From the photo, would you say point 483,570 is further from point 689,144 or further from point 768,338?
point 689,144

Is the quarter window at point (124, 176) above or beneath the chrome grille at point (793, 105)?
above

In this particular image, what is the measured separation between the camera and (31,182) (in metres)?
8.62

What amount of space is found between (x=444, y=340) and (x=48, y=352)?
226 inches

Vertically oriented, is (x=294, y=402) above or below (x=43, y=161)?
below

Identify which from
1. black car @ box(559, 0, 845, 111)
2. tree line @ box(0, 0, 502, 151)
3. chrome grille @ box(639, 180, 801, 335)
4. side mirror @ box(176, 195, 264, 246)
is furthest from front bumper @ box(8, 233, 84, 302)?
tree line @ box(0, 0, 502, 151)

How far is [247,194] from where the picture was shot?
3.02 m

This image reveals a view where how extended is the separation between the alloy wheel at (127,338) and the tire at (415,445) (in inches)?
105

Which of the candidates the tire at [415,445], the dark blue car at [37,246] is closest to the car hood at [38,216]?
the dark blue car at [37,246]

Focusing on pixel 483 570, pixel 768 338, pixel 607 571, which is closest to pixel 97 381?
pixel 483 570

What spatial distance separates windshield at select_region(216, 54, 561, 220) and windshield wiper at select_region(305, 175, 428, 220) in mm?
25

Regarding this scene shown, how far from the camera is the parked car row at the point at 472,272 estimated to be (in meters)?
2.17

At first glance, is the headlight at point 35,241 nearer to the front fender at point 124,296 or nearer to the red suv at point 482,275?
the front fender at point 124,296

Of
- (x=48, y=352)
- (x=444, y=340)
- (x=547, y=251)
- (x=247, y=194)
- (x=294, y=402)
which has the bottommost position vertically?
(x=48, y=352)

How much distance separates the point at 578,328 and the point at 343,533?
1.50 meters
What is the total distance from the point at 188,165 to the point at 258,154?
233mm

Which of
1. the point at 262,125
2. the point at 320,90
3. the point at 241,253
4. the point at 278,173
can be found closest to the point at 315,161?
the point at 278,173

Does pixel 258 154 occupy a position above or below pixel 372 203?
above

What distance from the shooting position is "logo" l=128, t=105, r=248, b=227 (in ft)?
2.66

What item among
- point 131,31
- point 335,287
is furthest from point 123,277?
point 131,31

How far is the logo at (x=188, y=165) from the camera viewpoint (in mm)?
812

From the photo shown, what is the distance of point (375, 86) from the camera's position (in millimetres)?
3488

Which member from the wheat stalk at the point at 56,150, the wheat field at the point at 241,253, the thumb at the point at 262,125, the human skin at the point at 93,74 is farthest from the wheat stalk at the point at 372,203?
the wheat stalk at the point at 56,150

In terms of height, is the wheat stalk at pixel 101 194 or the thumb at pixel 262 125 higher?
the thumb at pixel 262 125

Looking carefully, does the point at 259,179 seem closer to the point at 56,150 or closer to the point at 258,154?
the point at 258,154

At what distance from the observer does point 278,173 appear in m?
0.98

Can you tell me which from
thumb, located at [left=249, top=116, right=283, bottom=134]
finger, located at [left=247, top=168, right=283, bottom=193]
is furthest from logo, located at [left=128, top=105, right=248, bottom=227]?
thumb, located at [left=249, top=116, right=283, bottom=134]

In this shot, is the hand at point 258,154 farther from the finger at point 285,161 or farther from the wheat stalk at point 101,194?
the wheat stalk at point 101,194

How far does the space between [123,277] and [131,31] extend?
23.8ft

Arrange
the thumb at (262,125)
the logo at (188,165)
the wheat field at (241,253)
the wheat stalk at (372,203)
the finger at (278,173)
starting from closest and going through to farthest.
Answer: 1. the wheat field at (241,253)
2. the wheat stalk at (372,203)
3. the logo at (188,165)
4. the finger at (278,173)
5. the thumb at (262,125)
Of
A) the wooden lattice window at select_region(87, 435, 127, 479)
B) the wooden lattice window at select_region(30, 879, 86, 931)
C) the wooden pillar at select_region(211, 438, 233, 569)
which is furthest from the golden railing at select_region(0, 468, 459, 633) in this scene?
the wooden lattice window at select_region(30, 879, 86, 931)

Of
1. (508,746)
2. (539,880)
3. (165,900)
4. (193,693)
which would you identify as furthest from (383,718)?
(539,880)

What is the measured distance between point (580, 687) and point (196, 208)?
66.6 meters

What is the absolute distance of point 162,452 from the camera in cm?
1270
____
- **Set exercise**
Write the entire listing out again, word for word.

- **Written answer**
From the photo, would you say point 483,570 is further from point 689,144 or further from point 768,338?
point 689,144

Is the quarter window at point (124, 176) above or beneath the chrome grille at point (793, 105)?
above

In this particular image, what is the measured separation between the camera and (31,182) (in metres)?
8.62

What amount of space is found between (x=444, y=340) and (x=48, y=352)?
226 inches

Vertically oriented, is (x=294, y=402) above or below (x=43, y=161)?
below

Identify which from
1. black car @ box(559, 0, 845, 111)
2. tree line @ box(0, 0, 502, 151)
3. chrome grille @ box(639, 180, 801, 335)
4. side mirror @ box(176, 195, 264, 246)
is furthest from front bumper @ box(8, 233, 84, 302)?
tree line @ box(0, 0, 502, 151)

How far is [247,194] from where the picture was shot?
3.02 m

This image reveals a view where how extended is the separation between the alloy wheel at (127,338) and the tire at (415,445) (in inches)?
105

Which of the candidates the tire at [415,445], the dark blue car at [37,246] is closest to the car hood at [38,216]?
the dark blue car at [37,246]

Focusing on pixel 483 570, pixel 768 338, pixel 607 571, which is closest to pixel 97 381?
pixel 483 570

What spatial distance separates windshield at select_region(216, 54, 561, 220) and windshield wiper at select_region(305, 175, 428, 220) in mm?
25

Regarding this scene shown, how far from the camera is the parked car row at the point at 472,272 estimated to be (in meters)?
2.17

At first glance, is the headlight at point 35,241 nearer to the front fender at point 124,296 or nearer to the red suv at point 482,275?
the front fender at point 124,296

Of
- (x=48, y=352)
- (x=444, y=340)
- (x=547, y=251)
- (x=247, y=194)
- (x=294, y=402)
which has the bottommost position vertically?
(x=48, y=352)

How much distance separates the point at 578,328 and the point at 343,533?
1.50 meters
What is the total distance from the point at 188,165 to the point at 258,154?
233mm

Which of
1. the point at 262,125
2. the point at 320,90
3. the point at 241,253
4. the point at 278,173
can be found closest to the point at 315,161?
the point at 278,173

Does pixel 258 154 occupy a position above or below pixel 372 203?
above

What distance from the shooting position is "logo" l=128, t=105, r=248, b=227 (in ft)?
2.66

What item among
- point 131,31
- point 335,287
is furthest from point 123,277?
point 131,31

How far is the logo at (x=188, y=165) from the camera viewpoint (in mm)?
812

From the photo shown, what is the distance of point (375, 86) from the camera's position (in millimetres)?
3488

Which member from the wheat stalk at the point at 56,150, the wheat field at the point at 241,253, the thumb at the point at 262,125, the human skin at the point at 93,74 is farthest from the wheat stalk at the point at 372,203?
the wheat stalk at the point at 56,150

In terms of height, is the wheat stalk at pixel 101 194 or the thumb at pixel 262 125 higher?
the thumb at pixel 262 125

Looking carefully, does the point at 259,179 seem closer to the point at 56,150 or closer to the point at 258,154?
the point at 258,154

At what distance from the observer does point 278,173 appear in m?
0.98

Can you tell me which from
thumb, located at [left=249, top=116, right=283, bottom=134]
finger, located at [left=247, top=168, right=283, bottom=193]
is furthest from logo, located at [left=128, top=105, right=248, bottom=227]?
thumb, located at [left=249, top=116, right=283, bottom=134]

In this shot, is the hand at point 258,154 farther from the finger at point 285,161 or farther from the wheat stalk at point 101,194?
the wheat stalk at point 101,194

How far does the space between [123,277] and [131,31] extend?
23.8ft

Arrange
the thumb at (262,125)
the logo at (188,165)
the wheat field at (241,253)
the wheat stalk at (372,203)
the finger at (278,173)
starting from closest and going through to farthest.
Answer: 1. the wheat field at (241,253)
2. the wheat stalk at (372,203)
3. the logo at (188,165)
4. the finger at (278,173)
5. the thumb at (262,125)
Of
A) the wooden lattice window at select_region(87, 435, 127, 479)
B) the wooden lattice window at select_region(30, 879, 86, 931)
C) the wooden pillar at select_region(211, 438, 233, 569)
which is furthest from the golden railing at select_region(0, 468, 459, 633) in this scene?
the wooden lattice window at select_region(30, 879, 86, 931)

Of
1. (508,746)
2. (539,880)
3. (165,900)
4. (193,693)
which would you identify as furthest from (383,718)?
(539,880)

What is the measured distance between point (580, 687) and point (196, 208)?
66.6 meters

What is the absolute distance of point 162,452 from the camera in cm?
1270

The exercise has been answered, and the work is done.